Purpose : Previously, we reported that corneal epithelial (CE)-specific ablation of Klf4 results in disrupted CE integrity and barrier function. Here we test the hypothesis that KLF4 promotes CE cell fate by suppressing epithelial-mesenchymal transition (EMT).

Methods : CE-specific Klf4 ablation was achieved by feeding ternary transgenic Klf4^LoxP/LoxP/ Krt12^rtTA/rtTA/ Tet-O-Cre (Klf4^Δ/ΔCE) mice with doxycycline-chow for 15 days. The wild type (WT; ternary transgenic littermates fed with normal chow) and Klf4^Δ/ΔCE corneal histology was examined by hematoxylin and eosin-stained sections. The WT and Klf4^Δ/ΔCE CE wound healing rate was compared by CE debridement using Algerbrush. The CE phenotype was evaluated in unwounded WT and Klf4^Δ/ΔCE corneas and those subjected to CE debridement, by quantifying the expression of Krt12, Ki67, cyclin-D1, β-catenin, E-cadherin, survivin, and paxillin. TGF-β1 was used to induce EMT in human corneal limbal epithelial (HCLE) cells, following which KLF4 and EMT markers were quantified by QPCR, immunoblots and immunofluorescent staining.

Results : Klf4^Δ/ΔCE corneas displayed thicker CE with 6-7 cell layers compared with 4-5 in the WT, abnormal stratification, 8.8-fold increased number of proliferative Ki67+ cells, up-regulation of survivin, β-catenin, cyclin-D1 and paxillin, and downregulation of E-cadherin and Krt12, consistent with loss of CE phenotype and EMT. Above features of EMT were exaggerated in Klf4^Δ/ΔCE corneas subjected to epithelial debridement. Klf4^Δ/ΔCE CE migrated faster, filling 93% of the debrided area within 16 hours of wounding, compared with 61% in the WT. HCLE cells undergoing TGF-β1-induced EMT in vitro evidenced by decreased levels of DSG1, E-cadherin, and ZO-1 coupled with increased nuclear localization of β-catenin, also displayed significant down-regulation of KLF4 (70%), consistent with its role in suppressing EMT.

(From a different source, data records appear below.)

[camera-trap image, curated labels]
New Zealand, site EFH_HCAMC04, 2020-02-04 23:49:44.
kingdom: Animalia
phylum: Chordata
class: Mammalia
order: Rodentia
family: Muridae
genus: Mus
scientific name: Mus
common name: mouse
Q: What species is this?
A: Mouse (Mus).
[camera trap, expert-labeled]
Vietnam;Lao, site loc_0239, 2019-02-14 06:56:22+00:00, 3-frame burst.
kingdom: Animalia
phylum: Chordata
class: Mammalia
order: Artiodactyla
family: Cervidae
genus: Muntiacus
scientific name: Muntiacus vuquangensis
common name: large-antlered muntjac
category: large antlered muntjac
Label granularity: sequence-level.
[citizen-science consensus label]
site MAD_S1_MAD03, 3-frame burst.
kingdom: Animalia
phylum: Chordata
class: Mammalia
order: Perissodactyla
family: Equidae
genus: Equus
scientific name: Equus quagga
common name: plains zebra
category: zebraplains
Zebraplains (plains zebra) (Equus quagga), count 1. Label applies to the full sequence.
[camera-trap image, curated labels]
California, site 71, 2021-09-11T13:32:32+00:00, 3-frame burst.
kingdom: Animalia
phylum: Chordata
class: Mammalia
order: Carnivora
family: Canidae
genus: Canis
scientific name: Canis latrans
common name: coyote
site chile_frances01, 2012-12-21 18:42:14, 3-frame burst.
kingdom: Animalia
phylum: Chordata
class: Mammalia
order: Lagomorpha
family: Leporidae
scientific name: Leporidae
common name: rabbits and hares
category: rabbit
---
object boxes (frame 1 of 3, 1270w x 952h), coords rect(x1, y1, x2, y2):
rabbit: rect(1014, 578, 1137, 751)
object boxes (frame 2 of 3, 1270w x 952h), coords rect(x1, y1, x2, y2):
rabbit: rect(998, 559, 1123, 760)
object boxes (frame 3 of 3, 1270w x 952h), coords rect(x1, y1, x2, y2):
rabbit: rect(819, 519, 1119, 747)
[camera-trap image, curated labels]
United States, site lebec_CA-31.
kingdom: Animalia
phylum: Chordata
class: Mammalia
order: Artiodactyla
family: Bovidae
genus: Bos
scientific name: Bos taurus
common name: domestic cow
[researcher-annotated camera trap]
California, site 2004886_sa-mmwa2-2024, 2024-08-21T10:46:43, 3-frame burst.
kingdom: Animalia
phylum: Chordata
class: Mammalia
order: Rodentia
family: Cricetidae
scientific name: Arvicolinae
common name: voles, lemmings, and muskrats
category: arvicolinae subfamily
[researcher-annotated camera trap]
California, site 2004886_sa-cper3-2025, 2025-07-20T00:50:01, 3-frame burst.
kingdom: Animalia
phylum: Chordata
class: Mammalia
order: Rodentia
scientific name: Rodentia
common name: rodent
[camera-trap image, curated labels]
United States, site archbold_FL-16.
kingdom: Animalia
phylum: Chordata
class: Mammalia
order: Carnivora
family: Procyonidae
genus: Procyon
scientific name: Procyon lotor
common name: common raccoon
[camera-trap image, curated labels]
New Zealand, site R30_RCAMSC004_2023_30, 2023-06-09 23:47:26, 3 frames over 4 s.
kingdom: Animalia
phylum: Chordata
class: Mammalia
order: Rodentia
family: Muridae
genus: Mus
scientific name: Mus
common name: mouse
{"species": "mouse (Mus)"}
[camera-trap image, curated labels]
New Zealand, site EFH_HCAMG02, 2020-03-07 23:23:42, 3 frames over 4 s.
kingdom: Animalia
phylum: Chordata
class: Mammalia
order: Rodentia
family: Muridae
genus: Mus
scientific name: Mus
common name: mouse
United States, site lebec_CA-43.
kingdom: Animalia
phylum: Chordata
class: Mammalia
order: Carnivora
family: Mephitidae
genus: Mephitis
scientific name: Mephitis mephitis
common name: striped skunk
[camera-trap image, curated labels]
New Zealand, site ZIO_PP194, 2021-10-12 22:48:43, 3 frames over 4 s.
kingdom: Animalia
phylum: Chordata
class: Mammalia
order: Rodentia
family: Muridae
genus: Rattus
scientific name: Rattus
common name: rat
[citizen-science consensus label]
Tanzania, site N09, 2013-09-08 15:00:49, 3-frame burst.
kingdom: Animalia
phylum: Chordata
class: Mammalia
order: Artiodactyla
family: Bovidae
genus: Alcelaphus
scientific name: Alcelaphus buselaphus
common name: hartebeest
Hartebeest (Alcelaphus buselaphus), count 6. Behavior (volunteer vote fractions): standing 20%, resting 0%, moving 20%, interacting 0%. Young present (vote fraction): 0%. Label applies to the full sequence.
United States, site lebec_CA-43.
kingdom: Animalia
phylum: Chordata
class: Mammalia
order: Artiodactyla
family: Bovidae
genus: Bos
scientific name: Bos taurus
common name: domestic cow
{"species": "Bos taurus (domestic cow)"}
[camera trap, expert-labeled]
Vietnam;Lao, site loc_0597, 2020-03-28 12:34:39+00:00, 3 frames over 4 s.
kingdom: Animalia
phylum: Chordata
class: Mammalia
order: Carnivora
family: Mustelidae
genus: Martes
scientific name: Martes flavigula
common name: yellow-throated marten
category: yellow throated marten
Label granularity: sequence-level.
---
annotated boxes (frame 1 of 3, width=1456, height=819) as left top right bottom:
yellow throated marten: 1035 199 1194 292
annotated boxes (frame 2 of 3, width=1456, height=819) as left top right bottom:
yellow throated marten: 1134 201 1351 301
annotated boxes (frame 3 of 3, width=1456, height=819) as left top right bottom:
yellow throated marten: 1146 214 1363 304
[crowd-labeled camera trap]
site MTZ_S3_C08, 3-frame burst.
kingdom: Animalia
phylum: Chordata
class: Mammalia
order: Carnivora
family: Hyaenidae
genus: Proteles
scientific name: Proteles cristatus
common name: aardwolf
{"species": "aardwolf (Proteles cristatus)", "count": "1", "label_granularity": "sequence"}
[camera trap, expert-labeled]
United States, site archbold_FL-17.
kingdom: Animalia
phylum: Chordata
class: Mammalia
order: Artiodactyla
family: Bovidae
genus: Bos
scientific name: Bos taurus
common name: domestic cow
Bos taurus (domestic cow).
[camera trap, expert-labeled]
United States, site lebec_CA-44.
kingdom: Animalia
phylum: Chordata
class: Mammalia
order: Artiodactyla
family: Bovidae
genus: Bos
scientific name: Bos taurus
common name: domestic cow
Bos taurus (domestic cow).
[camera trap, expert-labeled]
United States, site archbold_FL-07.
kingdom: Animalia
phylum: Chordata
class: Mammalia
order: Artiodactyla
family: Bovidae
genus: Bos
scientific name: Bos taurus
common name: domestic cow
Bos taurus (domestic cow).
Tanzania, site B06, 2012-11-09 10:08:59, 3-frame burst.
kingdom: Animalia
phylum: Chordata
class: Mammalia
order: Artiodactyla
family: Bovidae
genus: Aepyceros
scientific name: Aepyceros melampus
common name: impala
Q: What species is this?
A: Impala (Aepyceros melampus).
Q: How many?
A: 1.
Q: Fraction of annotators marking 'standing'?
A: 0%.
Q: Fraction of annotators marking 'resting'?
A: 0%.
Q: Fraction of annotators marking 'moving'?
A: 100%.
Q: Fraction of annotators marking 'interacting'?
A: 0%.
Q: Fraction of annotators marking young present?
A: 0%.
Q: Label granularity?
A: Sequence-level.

Conclusions : Increased proliferation, migration, repression of CE markers, and up-regulation of mesenchymal markers in Klf4^Δ/ΔCE CE coupled with downregulation of KLF4 in HCLE cells undergoing TGF-β1-induced EMT reveal that KLF4 promotes CE cell fate by suppressing EMT.

This is an abstract that was submitted for the 2017 ARVO Annual Meeting, held in Baltimore, MD, May 7-11, 2017.